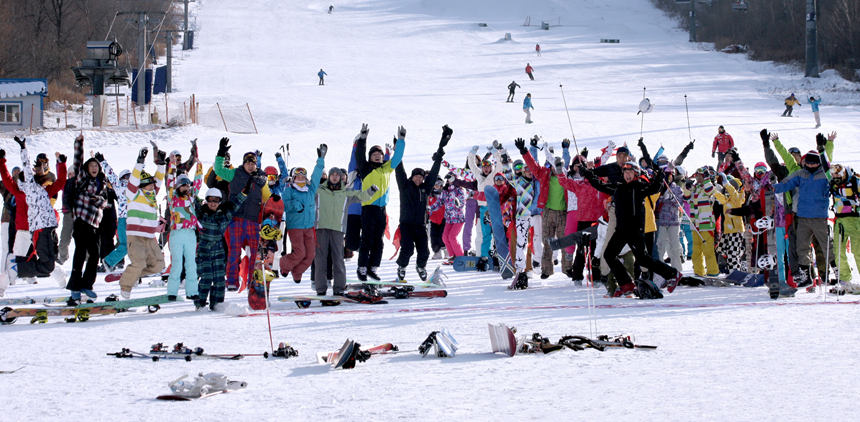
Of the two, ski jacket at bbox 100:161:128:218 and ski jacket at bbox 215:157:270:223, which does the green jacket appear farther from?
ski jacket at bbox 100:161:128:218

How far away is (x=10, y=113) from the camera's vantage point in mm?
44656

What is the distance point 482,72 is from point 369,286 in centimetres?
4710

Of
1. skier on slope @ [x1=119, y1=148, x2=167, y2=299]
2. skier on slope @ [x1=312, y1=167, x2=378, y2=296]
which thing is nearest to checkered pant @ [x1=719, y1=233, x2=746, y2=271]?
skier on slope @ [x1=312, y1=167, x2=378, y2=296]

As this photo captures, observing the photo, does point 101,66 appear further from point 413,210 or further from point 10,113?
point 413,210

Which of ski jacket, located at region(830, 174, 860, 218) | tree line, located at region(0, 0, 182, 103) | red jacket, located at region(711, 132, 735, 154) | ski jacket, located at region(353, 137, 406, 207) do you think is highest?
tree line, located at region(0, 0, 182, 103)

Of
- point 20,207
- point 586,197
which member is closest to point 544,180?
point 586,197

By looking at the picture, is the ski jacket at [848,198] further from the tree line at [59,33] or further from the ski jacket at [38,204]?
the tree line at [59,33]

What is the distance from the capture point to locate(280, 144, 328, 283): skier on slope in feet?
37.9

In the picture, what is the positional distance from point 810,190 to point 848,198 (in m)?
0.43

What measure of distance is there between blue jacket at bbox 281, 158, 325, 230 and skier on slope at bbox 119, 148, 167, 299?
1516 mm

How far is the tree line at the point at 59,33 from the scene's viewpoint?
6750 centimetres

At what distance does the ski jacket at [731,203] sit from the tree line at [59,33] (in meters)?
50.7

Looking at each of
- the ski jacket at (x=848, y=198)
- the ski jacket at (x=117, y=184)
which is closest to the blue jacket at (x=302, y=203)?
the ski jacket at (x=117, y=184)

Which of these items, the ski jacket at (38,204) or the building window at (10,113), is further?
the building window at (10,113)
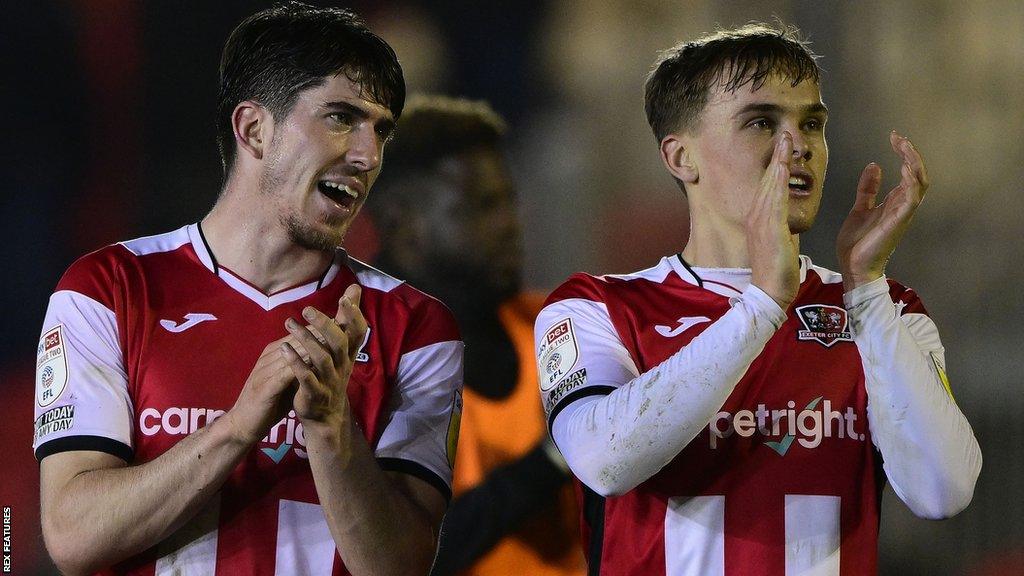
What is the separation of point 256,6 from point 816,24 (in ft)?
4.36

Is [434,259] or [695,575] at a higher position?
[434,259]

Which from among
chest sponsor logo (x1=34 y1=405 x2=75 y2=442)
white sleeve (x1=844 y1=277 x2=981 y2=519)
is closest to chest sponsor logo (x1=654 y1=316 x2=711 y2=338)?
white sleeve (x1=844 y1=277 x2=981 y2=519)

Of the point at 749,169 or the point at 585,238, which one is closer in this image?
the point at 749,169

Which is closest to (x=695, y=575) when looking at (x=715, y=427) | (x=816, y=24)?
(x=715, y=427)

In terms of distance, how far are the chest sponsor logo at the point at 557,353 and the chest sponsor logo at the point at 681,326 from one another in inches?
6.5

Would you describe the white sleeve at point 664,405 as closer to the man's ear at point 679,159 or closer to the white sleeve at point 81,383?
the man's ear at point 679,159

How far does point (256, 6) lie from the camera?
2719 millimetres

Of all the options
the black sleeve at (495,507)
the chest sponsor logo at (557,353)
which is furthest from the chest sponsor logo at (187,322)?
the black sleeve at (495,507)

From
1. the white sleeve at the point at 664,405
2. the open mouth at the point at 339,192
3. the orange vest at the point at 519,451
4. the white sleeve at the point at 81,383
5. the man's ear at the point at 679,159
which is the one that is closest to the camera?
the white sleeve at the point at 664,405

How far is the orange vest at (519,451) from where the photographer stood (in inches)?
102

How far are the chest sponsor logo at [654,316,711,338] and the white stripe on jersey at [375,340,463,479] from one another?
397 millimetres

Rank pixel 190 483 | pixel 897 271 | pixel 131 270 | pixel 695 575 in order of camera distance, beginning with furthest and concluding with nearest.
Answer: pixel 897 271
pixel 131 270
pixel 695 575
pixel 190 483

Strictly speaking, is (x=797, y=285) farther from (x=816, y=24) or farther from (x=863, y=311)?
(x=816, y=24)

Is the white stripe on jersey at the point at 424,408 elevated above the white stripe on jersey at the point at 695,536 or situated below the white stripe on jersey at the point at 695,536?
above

-.-.-

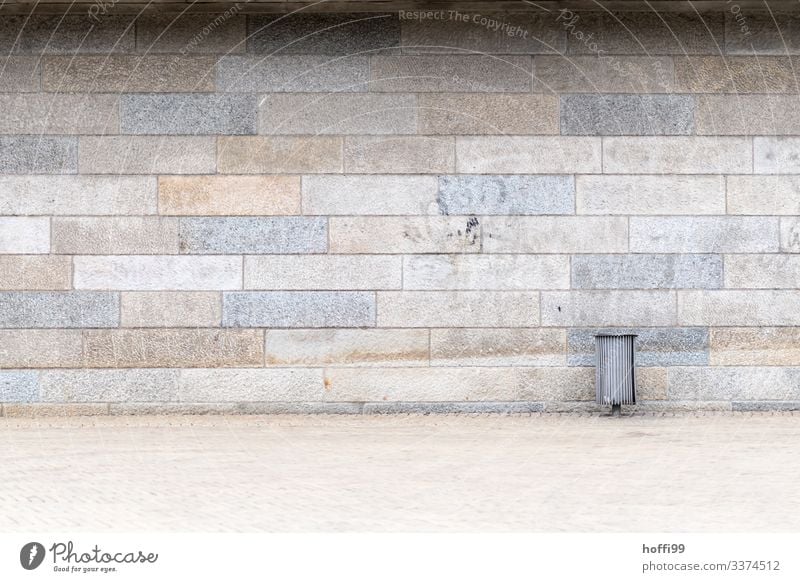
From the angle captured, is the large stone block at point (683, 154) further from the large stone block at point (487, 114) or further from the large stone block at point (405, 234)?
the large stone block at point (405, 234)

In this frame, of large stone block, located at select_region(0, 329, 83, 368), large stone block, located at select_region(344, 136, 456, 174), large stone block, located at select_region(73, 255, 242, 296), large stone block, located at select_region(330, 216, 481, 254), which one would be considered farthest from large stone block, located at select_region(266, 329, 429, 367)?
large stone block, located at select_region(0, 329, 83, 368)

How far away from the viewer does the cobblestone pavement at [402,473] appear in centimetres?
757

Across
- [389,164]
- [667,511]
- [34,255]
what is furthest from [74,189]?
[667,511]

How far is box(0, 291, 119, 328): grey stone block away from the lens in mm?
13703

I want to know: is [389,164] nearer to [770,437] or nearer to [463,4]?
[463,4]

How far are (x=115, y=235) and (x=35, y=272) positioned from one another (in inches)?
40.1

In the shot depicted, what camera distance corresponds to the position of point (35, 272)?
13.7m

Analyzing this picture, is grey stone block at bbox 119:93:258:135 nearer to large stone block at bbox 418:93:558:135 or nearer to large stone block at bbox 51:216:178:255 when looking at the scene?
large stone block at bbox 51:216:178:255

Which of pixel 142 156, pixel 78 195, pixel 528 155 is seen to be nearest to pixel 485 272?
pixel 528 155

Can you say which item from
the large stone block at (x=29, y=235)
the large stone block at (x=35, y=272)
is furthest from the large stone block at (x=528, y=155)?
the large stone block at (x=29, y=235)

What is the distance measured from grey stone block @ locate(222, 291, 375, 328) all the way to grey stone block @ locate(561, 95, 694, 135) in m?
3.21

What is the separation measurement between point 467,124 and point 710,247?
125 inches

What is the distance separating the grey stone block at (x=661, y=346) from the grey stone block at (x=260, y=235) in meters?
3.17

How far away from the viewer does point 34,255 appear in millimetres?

-.-.-

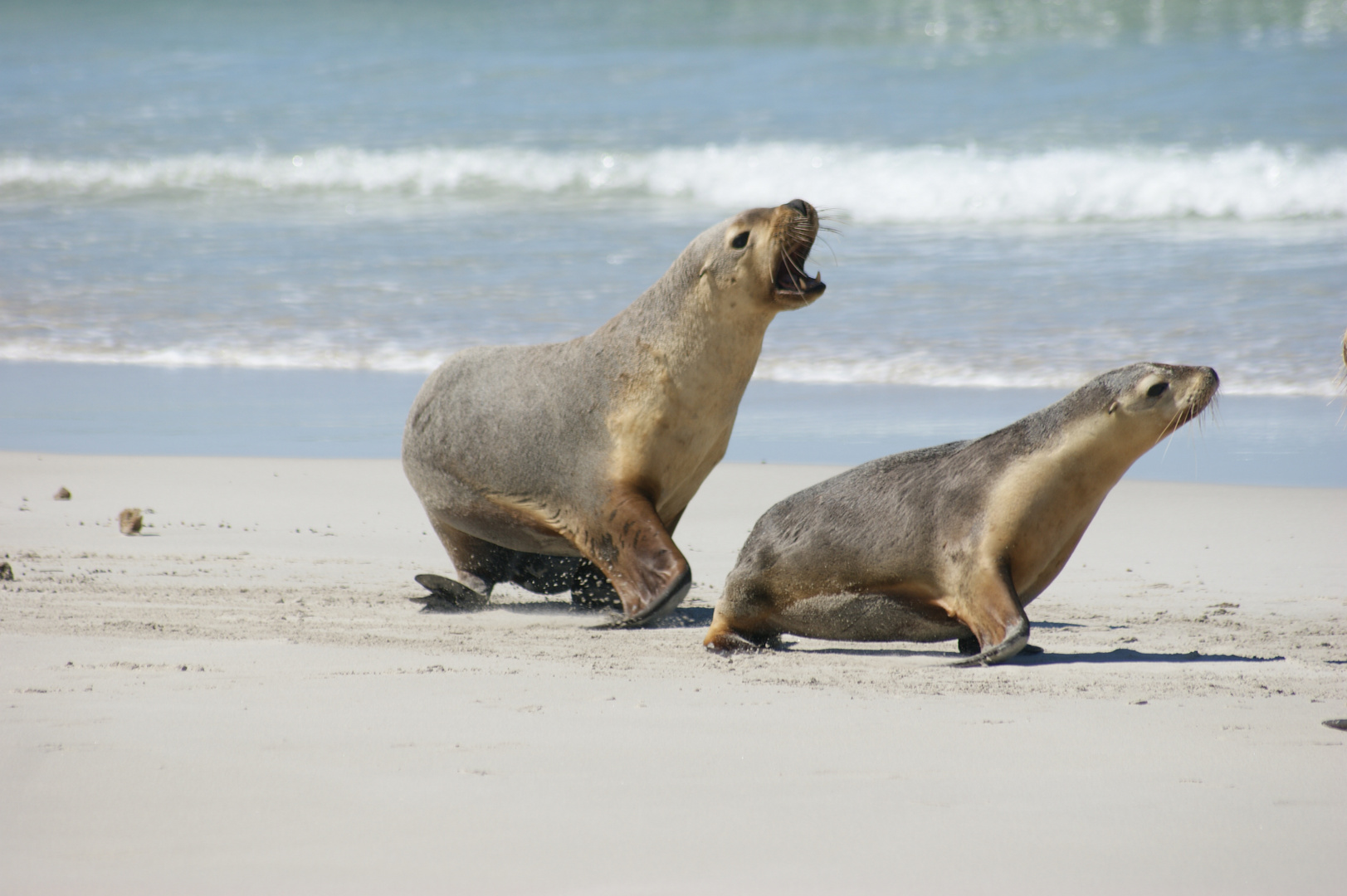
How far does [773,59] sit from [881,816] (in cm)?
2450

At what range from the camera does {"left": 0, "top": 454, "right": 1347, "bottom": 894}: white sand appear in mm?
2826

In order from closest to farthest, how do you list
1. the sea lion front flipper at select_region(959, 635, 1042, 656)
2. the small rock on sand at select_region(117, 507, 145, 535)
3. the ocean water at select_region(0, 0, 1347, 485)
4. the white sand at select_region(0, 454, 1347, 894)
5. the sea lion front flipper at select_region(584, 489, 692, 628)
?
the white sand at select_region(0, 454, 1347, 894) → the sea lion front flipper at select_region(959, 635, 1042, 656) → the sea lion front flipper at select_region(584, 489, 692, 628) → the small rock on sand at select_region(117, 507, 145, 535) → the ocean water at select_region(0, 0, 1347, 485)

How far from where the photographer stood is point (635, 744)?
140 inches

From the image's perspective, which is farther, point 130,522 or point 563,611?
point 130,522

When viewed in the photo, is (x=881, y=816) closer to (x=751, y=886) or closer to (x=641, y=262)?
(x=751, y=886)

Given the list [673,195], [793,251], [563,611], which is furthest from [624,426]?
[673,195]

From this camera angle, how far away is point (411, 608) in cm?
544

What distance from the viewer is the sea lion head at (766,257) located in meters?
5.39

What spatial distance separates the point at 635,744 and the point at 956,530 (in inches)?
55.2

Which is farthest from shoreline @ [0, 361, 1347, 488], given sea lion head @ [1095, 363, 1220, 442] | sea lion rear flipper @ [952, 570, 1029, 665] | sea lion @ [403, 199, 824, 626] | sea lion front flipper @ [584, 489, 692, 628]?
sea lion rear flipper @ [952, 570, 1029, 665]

-.-.-

**Exercise brief**
Find each line in the items above that contains the word "chest" and copy those lines out in full.

**Final result**
chest sponsor logo (x1=34 y1=405 x2=75 y2=442)
is closest to chest sponsor logo (x1=654 y1=316 x2=711 y2=338)?
In terms of distance, how far are the chest sponsor logo at the point at 557,353 and the chest sponsor logo at the point at 681,326 from one another in inches?
the chest sponsor logo at (557,353)
which is furthest from the chest sponsor logo at (187,322)?
How far are the chest sponsor logo at [654,316,711,338] and the white stripe on jersey at [375,340,463,479] from one another?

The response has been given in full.